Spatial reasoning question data
START

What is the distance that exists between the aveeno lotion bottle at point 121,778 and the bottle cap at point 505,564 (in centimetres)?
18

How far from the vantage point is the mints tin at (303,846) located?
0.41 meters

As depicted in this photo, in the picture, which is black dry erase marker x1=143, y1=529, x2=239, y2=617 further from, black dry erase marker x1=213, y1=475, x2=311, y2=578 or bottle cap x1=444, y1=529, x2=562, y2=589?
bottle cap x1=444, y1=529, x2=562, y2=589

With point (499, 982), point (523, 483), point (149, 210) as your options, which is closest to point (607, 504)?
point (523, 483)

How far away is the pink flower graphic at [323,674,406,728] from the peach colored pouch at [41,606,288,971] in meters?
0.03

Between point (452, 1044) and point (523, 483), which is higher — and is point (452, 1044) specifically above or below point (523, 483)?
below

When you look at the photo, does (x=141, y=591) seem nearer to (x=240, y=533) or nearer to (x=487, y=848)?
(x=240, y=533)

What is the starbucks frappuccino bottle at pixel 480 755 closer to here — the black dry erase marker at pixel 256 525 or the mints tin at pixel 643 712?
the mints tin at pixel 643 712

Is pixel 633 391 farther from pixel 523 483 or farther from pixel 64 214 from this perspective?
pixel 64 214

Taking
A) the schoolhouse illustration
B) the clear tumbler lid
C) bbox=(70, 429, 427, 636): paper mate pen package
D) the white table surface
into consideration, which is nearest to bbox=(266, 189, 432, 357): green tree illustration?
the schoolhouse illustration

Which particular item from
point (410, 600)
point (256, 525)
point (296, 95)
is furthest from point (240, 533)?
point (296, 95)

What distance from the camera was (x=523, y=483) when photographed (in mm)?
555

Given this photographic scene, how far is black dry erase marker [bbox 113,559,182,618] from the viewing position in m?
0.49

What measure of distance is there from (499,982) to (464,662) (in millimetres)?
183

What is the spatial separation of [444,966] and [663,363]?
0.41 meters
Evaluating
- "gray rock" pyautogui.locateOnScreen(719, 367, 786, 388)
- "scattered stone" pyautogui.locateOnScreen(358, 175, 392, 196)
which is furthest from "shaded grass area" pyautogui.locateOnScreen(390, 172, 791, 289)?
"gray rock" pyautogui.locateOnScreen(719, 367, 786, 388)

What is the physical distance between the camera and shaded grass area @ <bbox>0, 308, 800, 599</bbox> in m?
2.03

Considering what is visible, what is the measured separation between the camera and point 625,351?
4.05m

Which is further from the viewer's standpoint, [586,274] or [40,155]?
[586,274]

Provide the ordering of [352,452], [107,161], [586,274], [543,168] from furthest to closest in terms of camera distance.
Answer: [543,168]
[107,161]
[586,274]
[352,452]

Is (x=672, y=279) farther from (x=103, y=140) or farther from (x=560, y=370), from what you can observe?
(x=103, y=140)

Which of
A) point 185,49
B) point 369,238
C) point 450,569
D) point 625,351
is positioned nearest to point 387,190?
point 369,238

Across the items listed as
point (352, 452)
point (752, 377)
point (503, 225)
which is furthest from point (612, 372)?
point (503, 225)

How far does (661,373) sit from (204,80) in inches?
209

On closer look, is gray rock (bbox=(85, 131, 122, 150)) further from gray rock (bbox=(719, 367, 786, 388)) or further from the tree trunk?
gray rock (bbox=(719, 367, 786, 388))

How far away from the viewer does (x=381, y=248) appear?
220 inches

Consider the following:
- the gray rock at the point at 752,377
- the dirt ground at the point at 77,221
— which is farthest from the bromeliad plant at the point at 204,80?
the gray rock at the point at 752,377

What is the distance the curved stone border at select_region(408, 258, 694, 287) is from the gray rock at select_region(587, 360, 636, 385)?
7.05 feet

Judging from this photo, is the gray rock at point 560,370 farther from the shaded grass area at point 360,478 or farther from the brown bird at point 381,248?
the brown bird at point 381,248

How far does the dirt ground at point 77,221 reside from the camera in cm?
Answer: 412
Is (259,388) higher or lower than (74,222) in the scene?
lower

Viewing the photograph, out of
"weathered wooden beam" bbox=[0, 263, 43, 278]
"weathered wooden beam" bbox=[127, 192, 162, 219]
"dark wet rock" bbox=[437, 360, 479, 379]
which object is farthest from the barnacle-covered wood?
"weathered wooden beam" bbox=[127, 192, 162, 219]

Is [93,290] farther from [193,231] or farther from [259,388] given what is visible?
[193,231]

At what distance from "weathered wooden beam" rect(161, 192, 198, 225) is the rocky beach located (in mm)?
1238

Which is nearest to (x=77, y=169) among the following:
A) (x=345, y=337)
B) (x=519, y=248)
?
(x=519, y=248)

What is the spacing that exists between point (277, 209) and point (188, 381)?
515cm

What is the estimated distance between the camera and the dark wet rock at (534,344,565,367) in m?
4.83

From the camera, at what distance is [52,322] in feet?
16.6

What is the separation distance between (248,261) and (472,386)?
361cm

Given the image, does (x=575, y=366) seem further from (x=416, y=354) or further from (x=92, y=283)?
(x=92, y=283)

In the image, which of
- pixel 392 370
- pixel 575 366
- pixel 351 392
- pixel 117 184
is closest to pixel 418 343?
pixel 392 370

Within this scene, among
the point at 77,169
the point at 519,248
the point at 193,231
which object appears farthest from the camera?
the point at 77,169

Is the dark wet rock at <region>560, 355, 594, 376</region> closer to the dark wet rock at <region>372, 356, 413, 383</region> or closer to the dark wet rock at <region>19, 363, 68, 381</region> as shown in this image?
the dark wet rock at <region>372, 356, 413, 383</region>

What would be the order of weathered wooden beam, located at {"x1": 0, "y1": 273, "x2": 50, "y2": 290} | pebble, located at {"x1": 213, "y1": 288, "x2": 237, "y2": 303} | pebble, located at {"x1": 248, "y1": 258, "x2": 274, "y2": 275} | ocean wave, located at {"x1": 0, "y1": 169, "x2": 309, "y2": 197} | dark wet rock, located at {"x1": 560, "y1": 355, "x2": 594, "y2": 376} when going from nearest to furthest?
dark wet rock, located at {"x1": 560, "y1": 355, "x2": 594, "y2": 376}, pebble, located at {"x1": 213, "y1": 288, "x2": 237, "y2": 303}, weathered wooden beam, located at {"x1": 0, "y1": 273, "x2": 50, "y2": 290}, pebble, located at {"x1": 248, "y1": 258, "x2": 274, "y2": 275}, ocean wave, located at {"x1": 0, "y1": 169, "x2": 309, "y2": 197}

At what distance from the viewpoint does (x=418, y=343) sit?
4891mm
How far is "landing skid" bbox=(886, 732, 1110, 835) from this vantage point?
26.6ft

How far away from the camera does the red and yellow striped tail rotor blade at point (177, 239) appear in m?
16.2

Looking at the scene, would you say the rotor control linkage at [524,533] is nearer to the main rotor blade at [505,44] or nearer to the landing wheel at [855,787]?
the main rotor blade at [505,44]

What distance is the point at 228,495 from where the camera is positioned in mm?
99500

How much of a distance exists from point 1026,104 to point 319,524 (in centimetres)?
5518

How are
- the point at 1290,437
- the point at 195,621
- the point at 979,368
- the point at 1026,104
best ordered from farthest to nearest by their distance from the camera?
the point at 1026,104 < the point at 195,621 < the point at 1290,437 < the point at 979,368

END

#### [TASK OBJECTIVE]
Restate every entry word for word.

#### [OUTPUT OF THE EXERCISE]
What is the distance that exists between the aveeno lotion bottle at point 121,778 and the bottle cap at point 505,564 (in centimetres)?
18

How far from the vantage point is the mints tin at (303,846) located?
0.41 meters

As depicted in this photo, in the picture, which is black dry erase marker x1=143, y1=529, x2=239, y2=617 further from, black dry erase marker x1=213, y1=475, x2=311, y2=578 or bottle cap x1=444, y1=529, x2=562, y2=589?
bottle cap x1=444, y1=529, x2=562, y2=589

With point (499, 982), point (523, 483), point (149, 210) as your options, which is closest to point (607, 504)?
point (523, 483)

How far away is the pink flower graphic at [323,674,406,728] from the peach colored pouch at [41,606,288,971] in meters?
0.03

Between point (452, 1044) and point (523, 483), which is higher — and is point (452, 1044) specifically above or below point (523, 483)?
below

When you look at the photo, does (x=141, y=591) seem nearer to (x=240, y=533) or nearer to (x=487, y=848)?
(x=240, y=533)

What is the starbucks frappuccino bottle at pixel 480 755 closer to here — the black dry erase marker at pixel 256 525 or the mints tin at pixel 643 712?
the mints tin at pixel 643 712

Is pixel 633 391 farther from pixel 523 483 or farther from pixel 64 214 from this perspective?
pixel 64 214

Taking
A) the schoolhouse illustration
B) the clear tumbler lid
C) bbox=(70, 429, 427, 636): paper mate pen package
D) the white table surface
into consideration, which is nearest to bbox=(266, 189, 432, 357): green tree illustration?
the schoolhouse illustration

Which particular item from
point (410, 600)
point (256, 525)
point (296, 95)
is furthest from point (240, 533)?
point (296, 95)

What distance from the camera was (x=523, y=483) when photographed (in mm)?
555

Given this photographic scene, how far is black dry erase marker [bbox 113,559,182,618] from the viewing position in m?
0.49

What measure of distance is there from (499,982) to (464,662) (in millimetres)?
183

What is the spatial separation of [444,966] and [663,363]?
0.41 meters
Evaluating
- "gray rock" pyautogui.locateOnScreen(719, 367, 786, 388)
- "scattered stone" pyautogui.locateOnScreen(358, 175, 392, 196)
which is furthest from "shaded grass area" pyautogui.locateOnScreen(390, 172, 791, 289)?
"gray rock" pyautogui.locateOnScreen(719, 367, 786, 388)

What is the physical distance between the camera and shaded grass area @ <bbox>0, 308, 800, 599</bbox> in m?
2.03

Considering what is visible, what is the measured separation between the camera and point 625,351?
4.05m

Which is further from the viewer's standpoint, [586,274] or [40,155]?
[586,274]

Provide the ordering of [352,452], [107,161], [586,274], [543,168] from furthest to closest in terms of camera distance.
Answer: [543,168]
[107,161]
[586,274]
[352,452]

Is (x=672, y=279) farther from (x=103, y=140) or farther from (x=560, y=370), from what you can observe?
(x=103, y=140)

Which of
A) point 185,49
B) point 369,238
C) point 450,569
D) point 625,351
is positioned nearest to point 387,190?
point 369,238

Across the items listed as
point (352, 452)
point (752, 377)
point (503, 225)
which is furthest from point (612, 372)?
point (503, 225)

How far does (661,373) sit from (204,80) in inches?
209

On closer look, is gray rock (bbox=(85, 131, 122, 150)) further from gray rock (bbox=(719, 367, 786, 388)) or further from the tree trunk?
gray rock (bbox=(719, 367, 786, 388))

How far away from the viewer does (x=381, y=248) appear?
220 inches

Consider the following:
- the gray rock at the point at 752,377
- the dirt ground at the point at 77,221
— which is farthest from the bromeliad plant at the point at 204,80?
the gray rock at the point at 752,377

What is the distance the curved stone border at select_region(408, 258, 694, 287) is from the gray rock at select_region(587, 360, 636, 385)?
7.05 feet

Judging from this photo, is the gray rock at point 560,370 farther from the shaded grass area at point 360,478 or farther from the brown bird at point 381,248?
the brown bird at point 381,248

How far does the dirt ground at point 77,221 reside from the camera in cm?
Answer: 412
Is (259,388) higher or lower than (74,222) in the scene?
lower

Viewing the photograph, out of
"weathered wooden beam" bbox=[0, 263, 43, 278]
"weathered wooden beam" bbox=[127, 192, 162, 219]
"dark wet rock" bbox=[437, 360, 479, 379]
which object is farthest from the barnacle-covered wood?
"weathered wooden beam" bbox=[127, 192, 162, 219]

Is [93,290] farther from [193,231] or farther from [259,388] given what is visible?
[193,231]

At what distance from "weathered wooden beam" rect(161, 192, 198, 225) is the rocky beach located (in mm)?
1238

Which is nearest to (x=77, y=169) among the following:
A) (x=345, y=337)
B) (x=519, y=248)
?
(x=519, y=248)

What is the spacing that exists between point (277, 209) and point (188, 381)?
515cm

What is the estimated distance between the camera and the dark wet rock at (534,344,565,367) in m?
4.83

From the camera, at what distance is [52,322] in feet?
16.6

What is the separation distance between (248,261) and (472,386)?
361cm

Given the image, does (x=575, y=366) seem further from (x=416, y=354) or further from (x=92, y=283)?
(x=92, y=283)

In the image, which of
- pixel 392 370
- pixel 575 366
- pixel 351 392
- pixel 117 184
is closest to pixel 418 343?
pixel 392 370

Within this scene, among
the point at 77,169
the point at 519,248
the point at 193,231
which object appears farthest from the camera?
the point at 77,169

Is the dark wet rock at <region>560, 355, 594, 376</region> closer to the dark wet rock at <region>372, 356, 413, 383</region> or closer to the dark wet rock at <region>19, 363, 68, 381</region> as shown in this image?
the dark wet rock at <region>372, 356, 413, 383</region>

What would be the order of weathered wooden beam, located at {"x1": 0, "y1": 273, "x2": 50, "y2": 290} | pebble, located at {"x1": 213, "y1": 288, "x2": 237, "y2": 303} | pebble, located at {"x1": 248, "y1": 258, "x2": 274, "y2": 275} | ocean wave, located at {"x1": 0, "y1": 169, "x2": 309, "y2": 197} | dark wet rock, located at {"x1": 560, "y1": 355, "x2": 594, "y2": 376} when going from nearest to furthest?
dark wet rock, located at {"x1": 560, "y1": 355, "x2": 594, "y2": 376}, pebble, located at {"x1": 213, "y1": 288, "x2": 237, "y2": 303}, weathered wooden beam, located at {"x1": 0, "y1": 273, "x2": 50, "y2": 290}, pebble, located at {"x1": 248, "y1": 258, "x2": 274, "y2": 275}, ocean wave, located at {"x1": 0, "y1": 169, "x2": 309, "y2": 197}

At what distance from the viewpoint does (x=418, y=343) sit?
4891mm
How far is "landing skid" bbox=(886, 732, 1110, 835) from this vantage point?
26.6ft

How far away from the camera does the red and yellow striped tail rotor blade at point (177, 239) appear in m?
16.2

Looking at the scene, would you say the rotor control linkage at [524,533] is nearer to the main rotor blade at [505,44] or nearer to the landing wheel at [855,787]?
the main rotor blade at [505,44]

What distance is the point at 228,495 from where the camera is positioned in mm?
99500

How much of a distance exists from point 1026,104 to point 319,524 (in centimetres)?
5518

How are
- the point at 1290,437
- the point at 195,621
- the point at 979,368
- the point at 1026,104
best ordered from farthest to nearest by their distance from the camera?
the point at 1026,104 < the point at 195,621 < the point at 1290,437 < the point at 979,368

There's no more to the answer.